Quel seuil de réchauffement provoquera une fonte totale des glaces de l’Arctique au cours du XXI siècle ? D’après une étude publiée dans Nature Climate Change, la banquise disparaîtrait très probablement avec 3°C au-dessus de la température préindustrielle. Une hausse de 2°C aurait 40% de chances d’anéantir la couverture de glace estivale. Une limitation à +1,5°C permettrait en revanche de conserver un minimum de banquise l’été.
Si le réchauffement climatique se limite à 1,5°C au-dessus du niveau préindustriel, il n’y a quasiment aucune chance pour assister d’ici la fin du siècle à une disparition totale de la banquise arctique l’été. La chance pour qu’une telle élévation des températures dégage l’océan arctique de toute glace estivale n’est que de 1 sur 100 000, selon un article pour la revue Nature Climate Change.
En revanche, une hausse de 2°C, l’objectif défini lors de la COP21 à Paris, n’offrirait aucune garantie. La probabilité s’élèverait en effet à 39%, d’après les auteurs de l’étude, James Screen et Daniel Williamson (université d’Exeter). Et même si l’Océan Arctique n’est pas totalement dégagé, il ne restera plus beaucoup de glace.
Pour établir les prévisions les plus fiables, les chercheurs ont comparé les simulations des modèles climatiques aux changements réellement observés depuis une décennie. Les dernières extensions, comme celle que l’on peut voir ci-dessous ont été utilisées pour sélectionner les modèles qui reproduisaient le plus fidèlement les observations.
La glace de mer atteint un maximum en hiver – de l’ordre de 14 millions de km2. C’est à la fin de l’été qu’elle arrive à son minimum. Sur la période 2007-2016, l’extension minimum en Arctique a été en moyenne de 4,8 millions de km2 (contre 6,70 millions de km2 entre 1979 et 2000). D’après James Screen et David Williamson, les modèles les plus réalistes prévoient une banquise réduite à 2,9 millions de km2 avec un réchauffement de 1,5°C et à 1,2 millions de km2 avec +2°C. On trouvera ci-dessous un rappel des dix plus faibles extensions depuis le début des relevés en 1979 (source : NSIDC).
1 | 2012 | 3.39 | ||
2 | 2016 et 2007 | 4.14 et 4.15 | ||
3 | 2011 | 4.34 | ||
4 | 2015 | 4.43 | ||
5 | 2008 | 4.59 | ||
6 | 2010 | 4.62 | ||
7 | 2014 | 5.03 | ||
8 | 2013 | 5.06 | ||
9 | 2009 | 5.12 | ||
10 | 2005 | 5.32 |
Les auteurs de l’étude précisent que par « Arctique libre de glace », il faut entendre un seuil de 1 million de km2. Même si l’Océan arctique est totalement dégagé, il restera quand même un peu de glace le long de la côte nord du Groenland et de l’île d’Ellesmere, située dans le Nunavut (Canada).
S’il n’y a déjà pas de certitude d’éviter un océan libre de glace avec +2°C, la tendance actuelle mènerait probablement à une disparition totale de la glace de mer au cours du XXI siècle.

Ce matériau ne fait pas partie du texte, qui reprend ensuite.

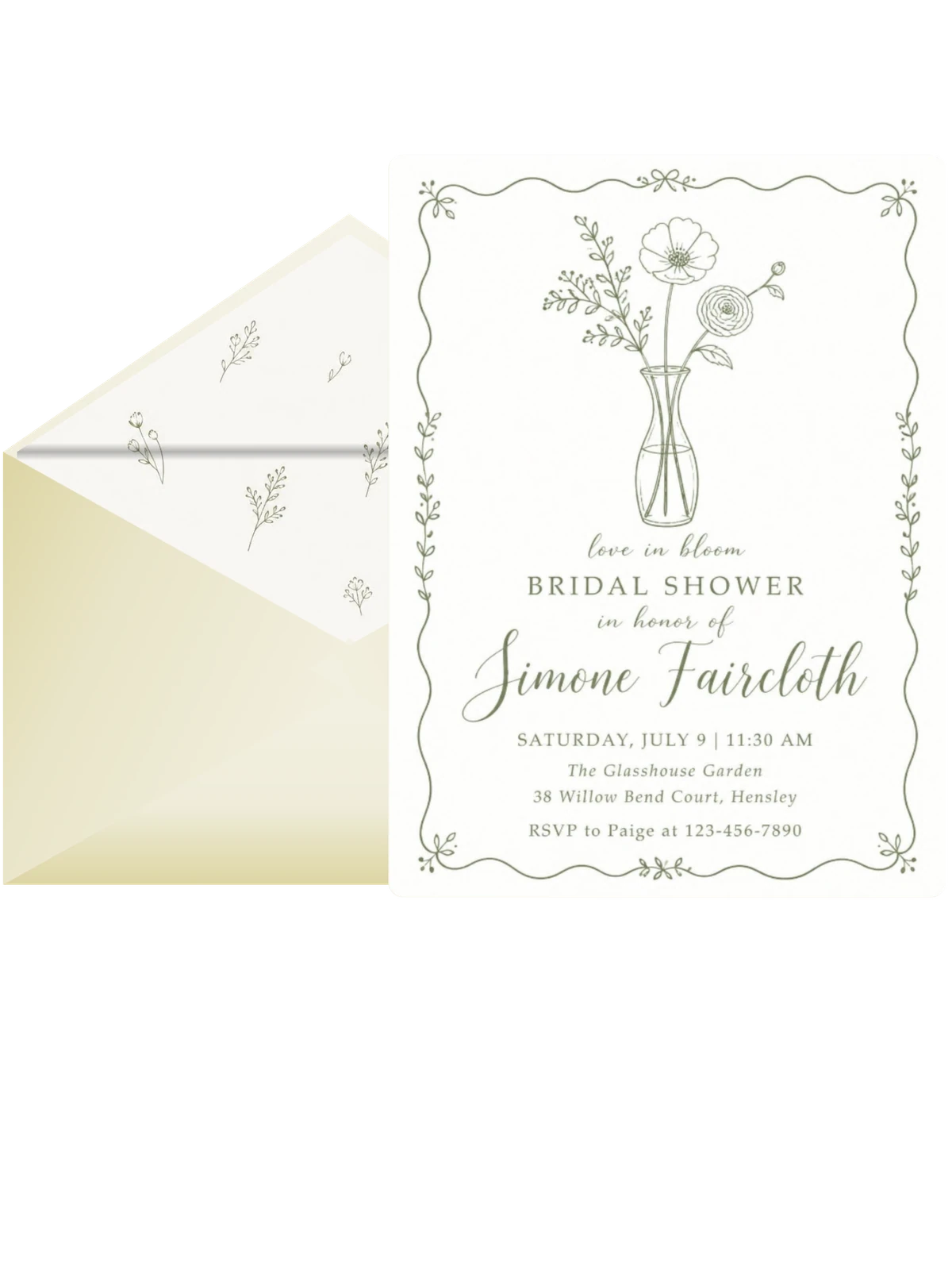 Olive Line-Art Botanical Bridal Shower
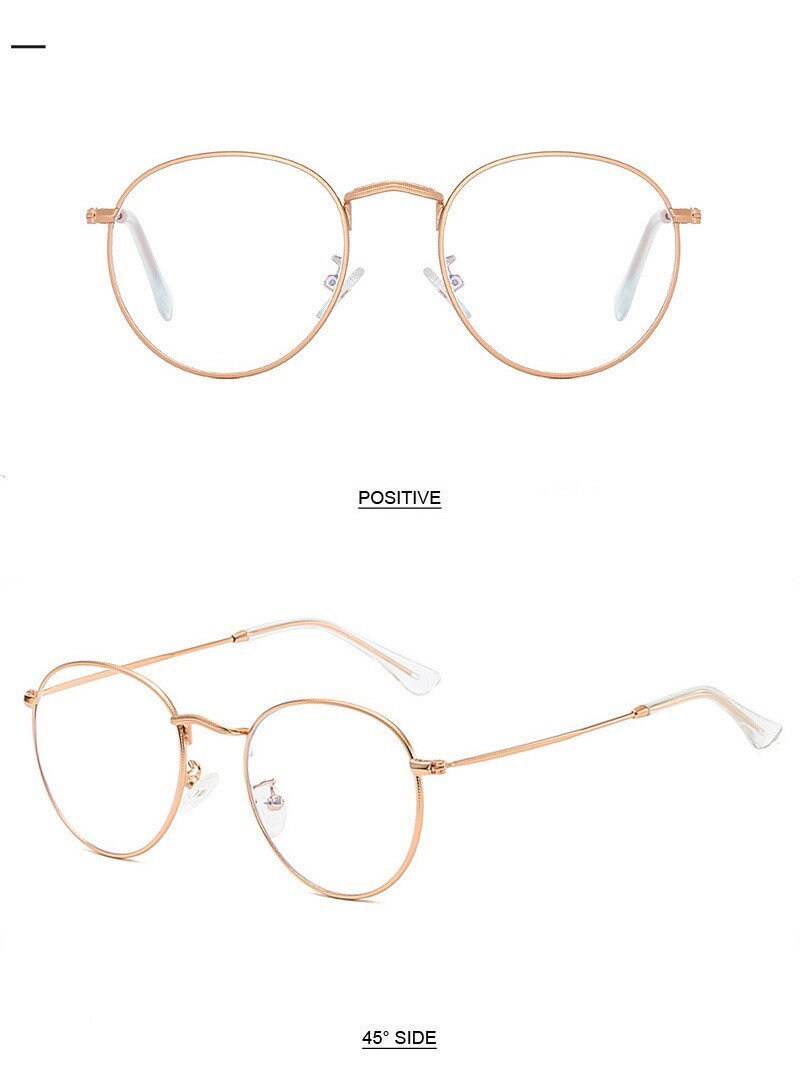 Classic Anti-Blue Light Glasses|Frame Brand Designer Fashion Eyeglasses |Round Metal Glasses Optical Frames Computer Glasses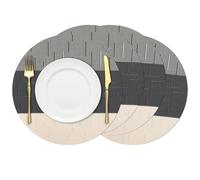 Chitomars Round Placemats Set of 4, 15 Inch Vinyl Heat Resistant Place Mats | Washable Wipeable PVC Woven Table Mats, Non Slip Placemat for Kitchen Dining Indoor Outdoor Table (Beige Black, Set of 4)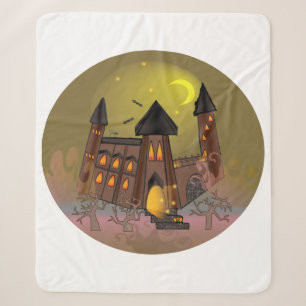 Couverture Sherpa Maison de sorcière éffrayante Halloween et château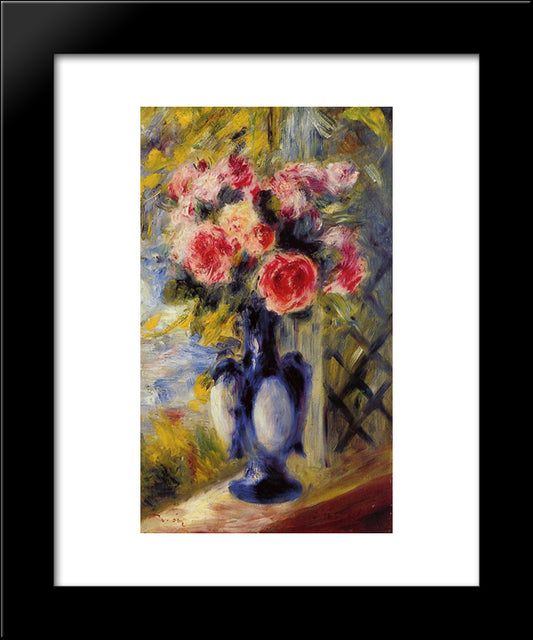 Bouquet Of Roses In A Blue Vase 20x24 Black Modern Wood Framed Art Print Poster by Renoir, Pierre Auguste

Les engagements présentés par les Etats lors de la COP21 de Paris nous conduiraient aux alentours de 3°C au-dessus de la température préindustrielle, avec 73% de voir un Arctique sans glace estivale.
Le record d’extension minimum a été établi en 2012 avec 3,41 millions de km2. En 2016, l’Arctique a connu un réchauffement sans précédent. Entre octobre 2015 et septembre 2016, l’anomalie de température à la surface des terres situées au-delà de 60° Nord a été de +2,2° C par rapport à la moyenne 1981-2010, selon le dernier Arctic Report Card. C’est de loin la moyenne la plus élevée depuis le début des mesures en 1900. Par rapport au début du XXe siècle, l’augmentation atteint 3,5°C.

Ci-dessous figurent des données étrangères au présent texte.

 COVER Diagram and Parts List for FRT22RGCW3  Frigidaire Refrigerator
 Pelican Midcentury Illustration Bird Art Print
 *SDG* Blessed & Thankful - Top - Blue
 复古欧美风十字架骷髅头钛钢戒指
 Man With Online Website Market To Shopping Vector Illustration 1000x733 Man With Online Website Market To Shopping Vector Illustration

Température à la surface des terres arctiques (au nord de 60°N, en bleu) et température globale à la surface des terres (en rouge) pour la période 1900-2016 par rapport à la moyenne 1981-2010. Source : CRUTEM4.
On peut voir ci-dessous la tendance des derniers mois (en bleu) par rapport à la situation de 2012 (pointillés).
L’amincissement de la glace de mer montre que la situation de l’Arctique est déjà précaire : la glace pluriannuelle ne compte plus que pour 22% du total. Désormais, 78% de la glace n’a pas plus d’une année d’existence, ce qui la rend plus fragile. En comparaison, la glace pluriannuelle représentait 45% de la couverture glaciaire en 1985.
L’âge de la glace est un indicateur important de l’état de la banquise arctique. La glace ancienne tend à être plus épaisse et donc plus résistante aux forçages atmosphériques et océaniques que la glace jeune.